Его наивность и умиление были столь непосредственны, что и я улыбался. А когда уходил, он, размахивая палками, вывалился следом на тротуар и закричал тонким, срывающимся на фальцет голосом:

— Свадьба, свадьба у тебя с небесами!

Это был перебор, пережим происходящего. Все внутри у меня сжалось от его пронзительного крика. Я ускорил шаг и, не оглядываясь, скрылся за угол.

— Эй, соотечественник! — услышал оклик у самого уха.

Оглянулся и едва не спрыгнул в кювет. Рядом со мной, в полуметре, катил рубиновый «мерседес», из бокового окна которого по пояс высовывался лысый молодой человек в желтой кожанке и с квадратным, точно клеймо, шрамом на лбу.

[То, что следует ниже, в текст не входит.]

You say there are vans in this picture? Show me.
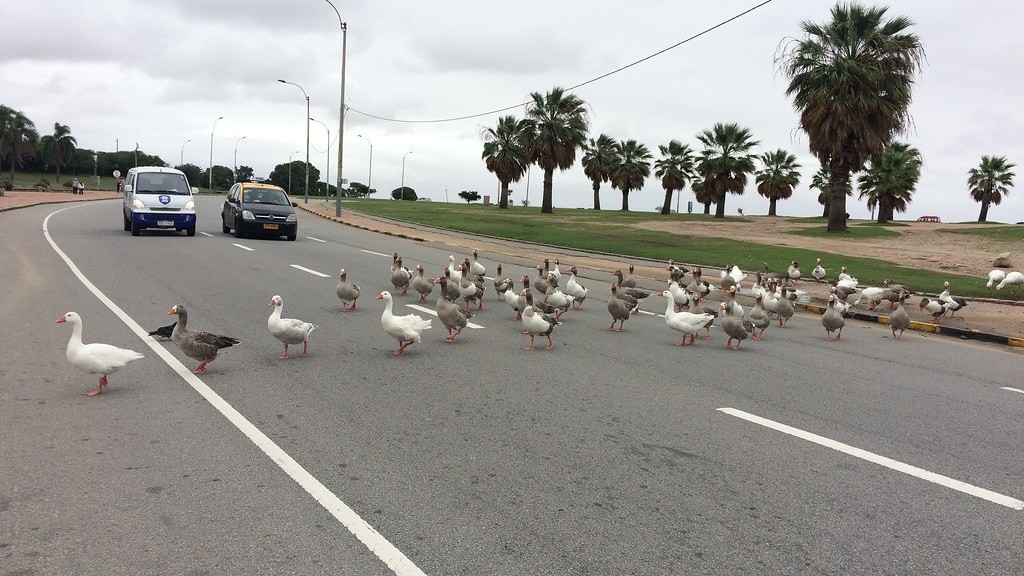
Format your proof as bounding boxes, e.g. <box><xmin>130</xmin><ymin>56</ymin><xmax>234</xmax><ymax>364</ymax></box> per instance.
<box><xmin>916</xmin><ymin>215</ymin><xmax>942</xmax><ymax>222</ymax></box>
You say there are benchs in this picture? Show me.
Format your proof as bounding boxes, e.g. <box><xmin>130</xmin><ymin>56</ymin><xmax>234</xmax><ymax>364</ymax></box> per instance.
<box><xmin>48</xmin><ymin>186</ymin><xmax>70</xmax><ymax>193</ymax></box>
<box><xmin>31</xmin><ymin>186</ymin><xmax>46</xmax><ymax>192</ymax></box>
<box><xmin>13</xmin><ymin>185</ymin><xmax>31</xmax><ymax>192</ymax></box>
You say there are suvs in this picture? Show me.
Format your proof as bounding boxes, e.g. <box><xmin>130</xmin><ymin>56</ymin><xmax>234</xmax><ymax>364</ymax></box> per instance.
<box><xmin>120</xmin><ymin>165</ymin><xmax>200</xmax><ymax>237</ymax></box>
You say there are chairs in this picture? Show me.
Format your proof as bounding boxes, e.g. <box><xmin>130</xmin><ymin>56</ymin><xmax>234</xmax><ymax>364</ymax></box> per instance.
<box><xmin>163</xmin><ymin>177</ymin><xmax>170</xmax><ymax>185</ymax></box>
<box><xmin>138</xmin><ymin>176</ymin><xmax>151</xmax><ymax>185</ymax></box>
<box><xmin>264</xmin><ymin>193</ymin><xmax>280</xmax><ymax>202</ymax></box>
<box><xmin>248</xmin><ymin>192</ymin><xmax>257</xmax><ymax>200</ymax></box>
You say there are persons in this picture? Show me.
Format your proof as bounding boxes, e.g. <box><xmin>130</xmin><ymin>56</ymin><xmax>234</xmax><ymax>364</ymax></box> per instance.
<box><xmin>78</xmin><ymin>181</ymin><xmax>84</xmax><ymax>195</ymax></box>
<box><xmin>72</xmin><ymin>177</ymin><xmax>79</xmax><ymax>195</ymax></box>
<box><xmin>117</xmin><ymin>179</ymin><xmax>121</xmax><ymax>193</ymax></box>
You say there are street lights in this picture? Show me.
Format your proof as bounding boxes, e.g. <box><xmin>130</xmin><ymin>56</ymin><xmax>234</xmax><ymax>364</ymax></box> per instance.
<box><xmin>400</xmin><ymin>151</ymin><xmax>413</xmax><ymax>200</ymax></box>
<box><xmin>288</xmin><ymin>151</ymin><xmax>300</xmax><ymax>195</ymax></box>
<box><xmin>209</xmin><ymin>116</ymin><xmax>224</xmax><ymax>190</ymax></box>
<box><xmin>115</xmin><ymin>138</ymin><xmax>119</xmax><ymax>153</ymax></box>
<box><xmin>358</xmin><ymin>134</ymin><xmax>373</xmax><ymax>198</ymax></box>
<box><xmin>277</xmin><ymin>79</ymin><xmax>309</xmax><ymax>203</ymax></box>
<box><xmin>309</xmin><ymin>118</ymin><xmax>330</xmax><ymax>203</ymax></box>
<box><xmin>180</xmin><ymin>139</ymin><xmax>192</xmax><ymax>166</ymax></box>
<box><xmin>233</xmin><ymin>136</ymin><xmax>247</xmax><ymax>184</ymax></box>
<box><xmin>134</xmin><ymin>141</ymin><xmax>139</xmax><ymax>167</ymax></box>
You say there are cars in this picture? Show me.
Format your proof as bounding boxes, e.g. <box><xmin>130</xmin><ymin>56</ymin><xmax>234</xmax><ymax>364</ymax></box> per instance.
<box><xmin>220</xmin><ymin>181</ymin><xmax>298</xmax><ymax>241</ymax></box>
<box><xmin>416</xmin><ymin>197</ymin><xmax>432</xmax><ymax>202</ymax></box>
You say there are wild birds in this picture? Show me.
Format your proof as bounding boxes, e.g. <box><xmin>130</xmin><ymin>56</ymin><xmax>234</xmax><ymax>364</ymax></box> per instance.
<box><xmin>519</xmin><ymin>288</ymin><xmax>562</xmax><ymax>350</ymax></box>
<box><xmin>55</xmin><ymin>311</ymin><xmax>147</xmax><ymax>398</ymax></box>
<box><xmin>664</xmin><ymin>258</ymin><xmax>827</xmax><ymax>341</ymax></box>
<box><xmin>268</xmin><ymin>294</ymin><xmax>318</xmax><ymax>359</ymax></box>
<box><xmin>336</xmin><ymin>269</ymin><xmax>362</xmax><ymax>311</ymax></box>
<box><xmin>852</xmin><ymin>279</ymin><xmax>916</xmax><ymax>311</ymax></box>
<box><xmin>433</xmin><ymin>276</ymin><xmax>475</xmax><ymax>343</ymax></box>
<box><xmin>147</xmin><ymin>322</ymin><xmax>177</xmax><ymax>341</ymax></box>
<box><xmin>718</xmin><ymin>302</ymin><xmax>756</xmax><ymax>350</ymax></box>
<box><xmin>889</xmin><ymin>291</ymin><xmax>910</xmax><ymax>339</ymax></box>
<box><xmin>390</xmin><ymin>249</ymin><xmax>591</xmax><ymax>322</ymax></box>
<box><xmin>918</xmin><ymin>298</ymin><xmax>953</xmax><ymax>325</ymax></box>
<box><xmin>605</xmin><ymin>264</ymin><xmax>650</xmax><ymax>332</ymax></box>
<box><xmin>166</xmin><ymin>305</ymin><xmax>241</xmax><ymax>374</ymax></box>
<box><xmin>821</xmin><ymin>265</ymin><xmax>860</xmax><ymax>316</ymax></box>
<box><xmin>985</xmin><ymin>269</ymin><xmax>1024</xmax><ymax>292</ymax></box>
<box><xmin>822</xmin><ymin>295</ymin><xmax>846</xmax><ymax>341</ymax></box>
<box><xmin>656</xmin><ymin>291</ymin><xmax>715</xmax><ymax>346</ymax></box>
<box><xmin>940</xmin><ymin>281</ymin><xmax>968</xmax><ymax>318</ymax></box>
<box><xmin>376</xmin><ymin>291</ymin><xmax>433</xmax><ymax>354</ymax></box>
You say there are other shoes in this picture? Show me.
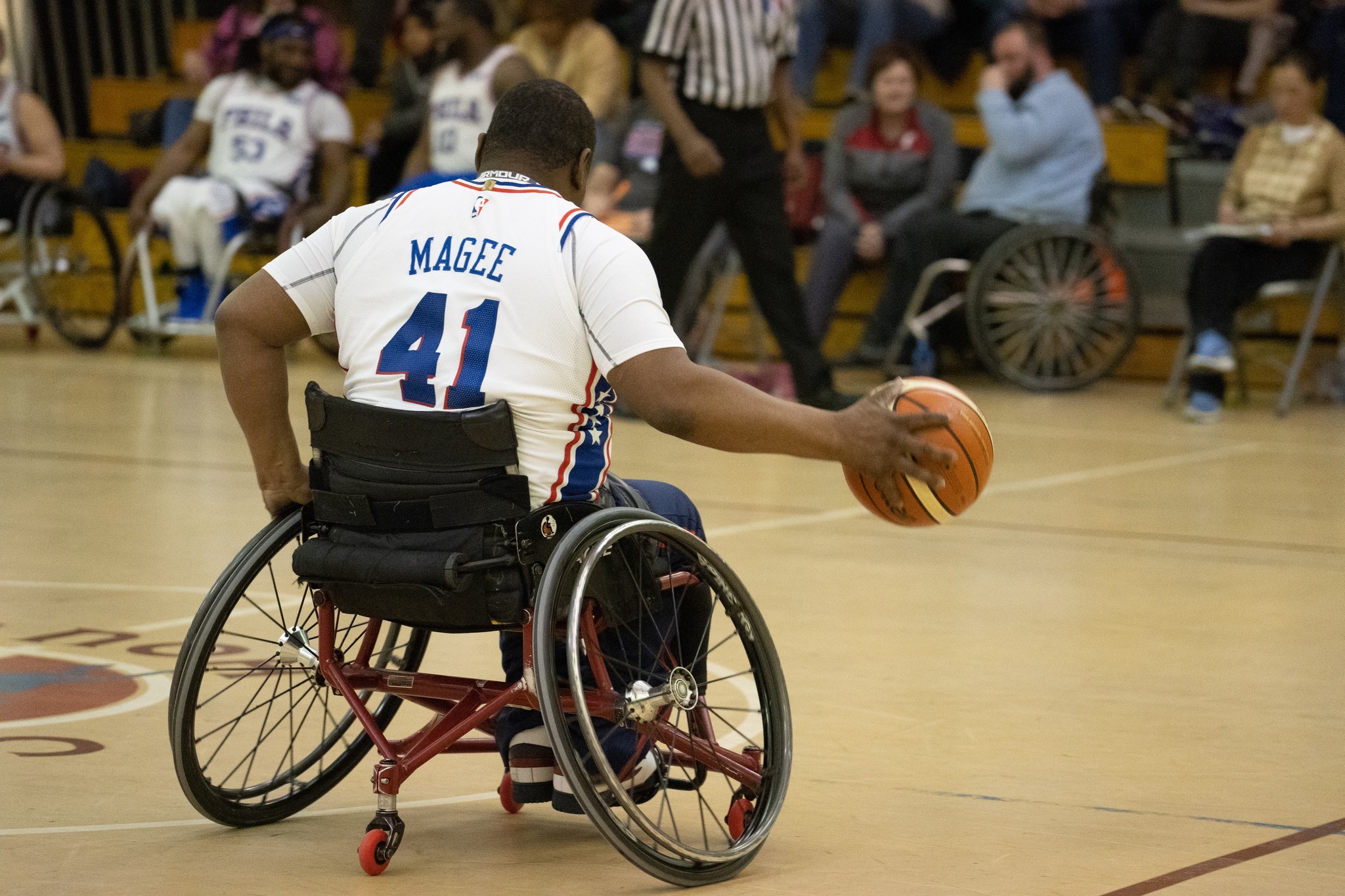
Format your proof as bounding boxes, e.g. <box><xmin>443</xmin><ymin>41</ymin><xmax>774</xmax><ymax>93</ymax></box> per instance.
<box><xmin>1185</xmin><ymin>390</ymin><xmax>1220</xmax><ymax>421</ymax></box>
<box><xmin>553</xmin><ymin>745</ymin><xmax>665</xmax><ymax>813</ymax></box>
<box><xmin>799</xmin><ymin>384</ymin><xmax>863</xmax><ymax>412</ymax></box>
<box><xmin>508</xmin><ymin>725</ymin><xmax>553</xmax><ymax>803</ymax></box>
<box><xmin>168</xmin><ymin>274</ymin><xmax>233</xmax><ymax>325</ymax></box>
<box><xmin>1189</xmin><ymin>331</ymin><xmax>1237</xmax><ymax>373</ymax></box>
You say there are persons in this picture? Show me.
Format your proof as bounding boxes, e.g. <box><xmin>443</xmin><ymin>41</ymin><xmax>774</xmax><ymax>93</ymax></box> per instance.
<box><xmin>1</xmin><ymin>0</ymin><xmax>1345</xmax><ymax>423</ymax></box>
<box><xmin>211</xmin><ymin>78</ymin><xmax>962</xmax><ymax>812</ymax></box>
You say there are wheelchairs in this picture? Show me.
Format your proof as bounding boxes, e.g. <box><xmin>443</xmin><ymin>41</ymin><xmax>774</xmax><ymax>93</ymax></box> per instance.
<box><xmin>166</xmin><ymin>377</ymin><xmax>797</xmax><ymax>887</ymax></box>
<box><xmin>876</xmin><ymin>152</ymin><xmax>1144</xmax><ymax>392</ymax></box>
<box><xmin>118</xmin><ymin>172</ymin><xmax>326</xmax><ymax>350</ymax></box>
<box><xmin>0</xmin><ymin>168</ymin><xmax>126</xmax><ymax>352</ymax></box>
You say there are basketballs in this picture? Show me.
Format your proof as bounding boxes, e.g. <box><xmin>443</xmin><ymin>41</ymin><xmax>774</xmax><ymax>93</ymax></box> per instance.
<box><xmin>842</xmin><ymin>375</ymin><xmax>994</xmax><ymax>526</ymax></box>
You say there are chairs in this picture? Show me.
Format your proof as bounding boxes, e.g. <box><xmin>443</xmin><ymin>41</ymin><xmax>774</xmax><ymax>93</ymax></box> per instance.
<box><xmin>1160</xmin><ymin>238</ymin><xmax>1345</xmax><ymax>417</ymax></box>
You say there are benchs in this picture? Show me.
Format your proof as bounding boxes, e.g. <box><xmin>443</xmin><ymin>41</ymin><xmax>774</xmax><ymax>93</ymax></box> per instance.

— На, возьми, родный, — протянул он мне какую-то красненькую бумажку.

«Десять рублей?!» — мысленно удивился я.

— Соотечественник, куда ехать, где базар? — спросил он так, словно был иностранцем.

— А на какой базар?

— Да мне по барабану, на какой!

— Как это?! — не понял я. — Есть базар новый, а есть старый.

— А я еще раз говорю — по барабану… Лишь бы базар!

Я показал, как проехать на старый, — он был ближе.

Машина, слегка присев, бесшумно рванула и вскоре исчезла за домами. Усмехнувшись, я положил деньги в карман, в котором еще минуту назад лежали сотни. Что ни говорите, а в своих прогнозах Двуносый не ошибся — деньги текли ко мне, как заговоренные.